Life Humbled Me: Why I’ll Never Again Judge Anyone for How They Look or Act
- Kristen Scott
- Jul 7
- 9 min read
I was fat for two years.
I want to say that plainly, because for two years, that's how the world saw me. That's how I saw me.
Before that, I was healthy, confident, and honestly, pretty by most people’s standards. Doors were held open for me. Strangers smiled at me. Compliments were easy to come by.
It felt good. It made me feel special. Worthy. Seen.
Back then, I’ll be real: I looked at people who seemed sad, angry, unkempt, obese or/and withdrawn and thought they just weren’t trying hard enough.
Why can’t they just do something about it? I thought.
Why are they so mad? What's with the attitude? Why can't they just exercise? Do their hair? Put on some makeup? Get a new outfit? Just put in some effort to look nice and be happy.
I thought if they had some confidence, they’d feel better.

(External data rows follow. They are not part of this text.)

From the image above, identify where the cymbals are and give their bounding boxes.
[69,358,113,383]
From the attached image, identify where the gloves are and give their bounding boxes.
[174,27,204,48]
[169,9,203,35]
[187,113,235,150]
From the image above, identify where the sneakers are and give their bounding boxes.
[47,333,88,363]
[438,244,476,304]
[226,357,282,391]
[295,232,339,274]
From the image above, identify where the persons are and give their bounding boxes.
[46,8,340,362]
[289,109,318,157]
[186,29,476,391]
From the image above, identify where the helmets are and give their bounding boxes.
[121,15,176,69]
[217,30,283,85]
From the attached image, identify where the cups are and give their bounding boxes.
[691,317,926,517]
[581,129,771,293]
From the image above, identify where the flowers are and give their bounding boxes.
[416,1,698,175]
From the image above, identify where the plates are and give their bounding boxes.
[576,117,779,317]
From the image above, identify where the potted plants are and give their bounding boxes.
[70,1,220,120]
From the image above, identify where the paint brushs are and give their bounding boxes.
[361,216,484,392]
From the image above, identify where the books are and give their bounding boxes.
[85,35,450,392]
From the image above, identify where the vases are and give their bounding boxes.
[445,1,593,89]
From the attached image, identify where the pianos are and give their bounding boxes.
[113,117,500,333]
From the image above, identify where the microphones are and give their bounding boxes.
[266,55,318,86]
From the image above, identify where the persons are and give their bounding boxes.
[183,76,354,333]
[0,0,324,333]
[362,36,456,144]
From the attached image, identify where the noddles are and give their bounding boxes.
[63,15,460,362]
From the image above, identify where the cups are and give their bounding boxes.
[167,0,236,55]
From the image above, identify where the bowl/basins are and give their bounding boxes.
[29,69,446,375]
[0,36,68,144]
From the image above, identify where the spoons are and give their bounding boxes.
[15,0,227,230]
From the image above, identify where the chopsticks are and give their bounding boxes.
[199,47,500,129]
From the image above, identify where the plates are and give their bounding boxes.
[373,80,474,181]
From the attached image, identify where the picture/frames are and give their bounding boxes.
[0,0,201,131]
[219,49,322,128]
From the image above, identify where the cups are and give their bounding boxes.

It felt so simple from where I stood.
I didn’t think of it as being judgmental.
But then life humbled me.
And I got to experience the other side.
---
The Weight Gain and What People Didn’t See:
After getting off antidepressants, battling kidney issues, navigating miscarriage grief, and facing Nexplanon side effects, and eating a lot more tbh... I gained 70 pounds in one year.
I went from a size M/L to a 2XL, eventually topping out at 250 pounds!!!
But you know what hurt as much as the health struggles?
The way people treated me.
I watched the doors stop being held for me.
The friendly smiles disappeared.
Compliments were rare, if they came at all.
I became invisible at best...disapproved of at worst.
I wasn’t the cute blonde “girl next door” anymore.
I was “the fat girl.”
It felt like the whole world decided I wasn’t worth seeing.
I get it. I slowly began to feel the same way about myself.
---
The Shift Inside Me
Something shifted inside me...
I kept trying to do my makeup and hair the way I always had.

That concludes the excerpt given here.